His head isn’t even turned towards me but I know.

How is that possible? How can it be that just the gait of him, the stand of him, the shape and turn away of him, can be enough for me to know and to know at once?

Looking at it coolly one can say that anyone might be drawn to such a fine head of fair hair, seen from behind. One might say that anyone could see that this was a classy, peachy and supreme pair of buttocks confronting us.

One might add too, in cynical tones, ‘You say “you knew”, but just suppose he had turned his head and revealed the face of a pig with a harelip, a twisted nose and a squint, would you now be writing this?’

Did I really, really know?

Yes, reader, I did. I swear I did.

The moment I lifted my head from the pavement and glanced across the road I saw, amongst the Redwood’s boys crossing, one of their number looking the other way, as if to check that there was no traffic coming. And at that moment, before his face came into view, it happened. The world changed.

If he had turned out to be ugly, I think my heart would have sunk, but still the world would have been different, because that thing that stirred and roared in me would have been awakened anyway and nothing could ever have put it back to sleep.

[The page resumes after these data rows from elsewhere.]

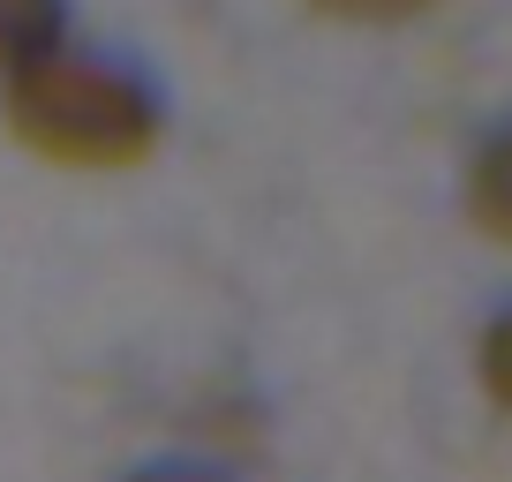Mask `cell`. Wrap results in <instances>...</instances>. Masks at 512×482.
<instances>
[{
  "instance_id": "1",
  "label": "cell",
  "mask_w": 512,
  "mask_h": 482,
  "mask_svg": "<svg viewBox=\"0 0 512 482\" xmlns=\"http://www.w3.org/2000/svg\"><path fill=\"white\" fill-rule=\"evenodd\" d=\"M8 136L68 174H128L159 151V91L106 53H38L0 91Z\"/></svg>"
},
{
  "instance_id": "6",
  "label": "cell",
  "mask_w": 512,
  "mask_h": 482,
  "mask_svg": "<svg viewBox=\"0 0 512 482\" xmlns=\"http://www.w3.org/2000/svg\"><path fill=\"white\" fill-rule=\"evenodd\" d=\"M136 482H211V475H204V467H144Z\"/></svg>"
},
{
  "instance_id": "4",
  "label": "cell",
  "mask_w": 512,
  "mask_h": 482,
  "mask_svg": "<svg viewBox=\"0 0 512 482\" xmlns=\"http://www.w3.org/2000/svg\"><path fill=\"white\" fill-rule=\"evenodd\" d=\"M482 385H490V400L512 415V309L482 332Z\"/></svg>"
},
{
  "instance_id": "3",
  "label": "cell",
  "mask_w": 512,
  "mask_h": 482,
  "mask_svg": "<svg viewBox=\"0 0 512 482\" xmlns=\"http://www.w3.org/2000/svg\"><path fill=\"white\" fill-rule=\"evenodd\" d=\"M61 46V0H0V83Z\"/></svg>"
},
{
  "instance_id": "5",
  "label": "cell",
  "mask_w": 512,
  "mask_h": 482,
  "mask_svg": "<svg viewBox=\"0 0 512 482\" xmlns=\"http://www.w3.org/2000/svg\"><path fill=\"white\" fill-rule=\"evenodd\" d=\"M309 8L339 23H400V16H422L430 0H309Z\"/></svg>"
},
{
  "instance_id": "2",
  "label": "cell",
  "mask_w": 512,
  "mask_h": 482,
  "mask_svg": "<svg viewBox=\"0 0 512 482\" xmlns=\"http://www.w3.org/2000/svg\"><path fill=\"white\" fill-rule=\"evenodd\" d=\"M467 226L497 249H512V121L467 166Z\"/></svg>"
}]
</instances>
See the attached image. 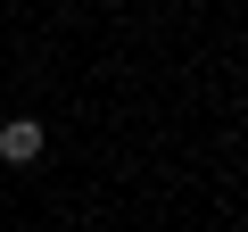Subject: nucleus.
Instances as JSON below:
<instances>
[{
  "label": "nucleus",
  "mask_w": 248,
  "mask_h": 232,
  "mask_svg": "<svg viewBox=\"0 0 248 232\" xmlns=\"http://www.w3.org/2000/svg\"><path fill=\"white\" fill-rule=\"evenodd\" d=\"M50 149V133L33 125V116H9V125H0V166H33Z\"/></svg>",
  "instance_id": "1"
}]
</instances>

As it is, he was not ugly.

He was the most beautiful thing I had ever seen in my life.

I stopped dead so suddenly that a boy behind walked straight into me.

‘Watch where you’re going, you dozy tosser…

‘Sorry.’

Jo turned patiently and gave me the sour, constipated look that was peculiarly his own and had caused his nickname to be ‘Woodeeeeee’ pronounced in the tones of one who groans on the lavatory, clutching the seat as he strains violently to disgorge a turd the size of Manchester.

‘What have you forgotten?’ he said.

He must have assumed that I had stopped because I had suddenly realised that I had left a vital textbook behind in the study. I knew from the heat in my cheeks that my face had turned the fieriest red imaginable. I somehow found the presence of mind to mumble, ‘Laces,’ and stoop to fiddle with my shoes. When I stood, the redness in my face, I hoped, might seem to be the result of my head having hung upside-down while I was lacing, a strategy that every human being uses to cover a blush and which fools no one.

I was up quickly though and immediately I started to walk forwards. I had to see that face again.

He had just reached the pavement and gave now the smallest, quickest of glances back up the hill, in our direction. Our eyes didn’t meet, but I saw that he was even more beautiful than I had supposed. Even more beautiful than I had ever imagined it was possible to imagine imagining beauty. Beautiful in a way that made me realise that I had never even known before what beautiful really meant: not in people, nature, taste or sound.

There are many in Norfolk for whom ‘big city’ means Norwich.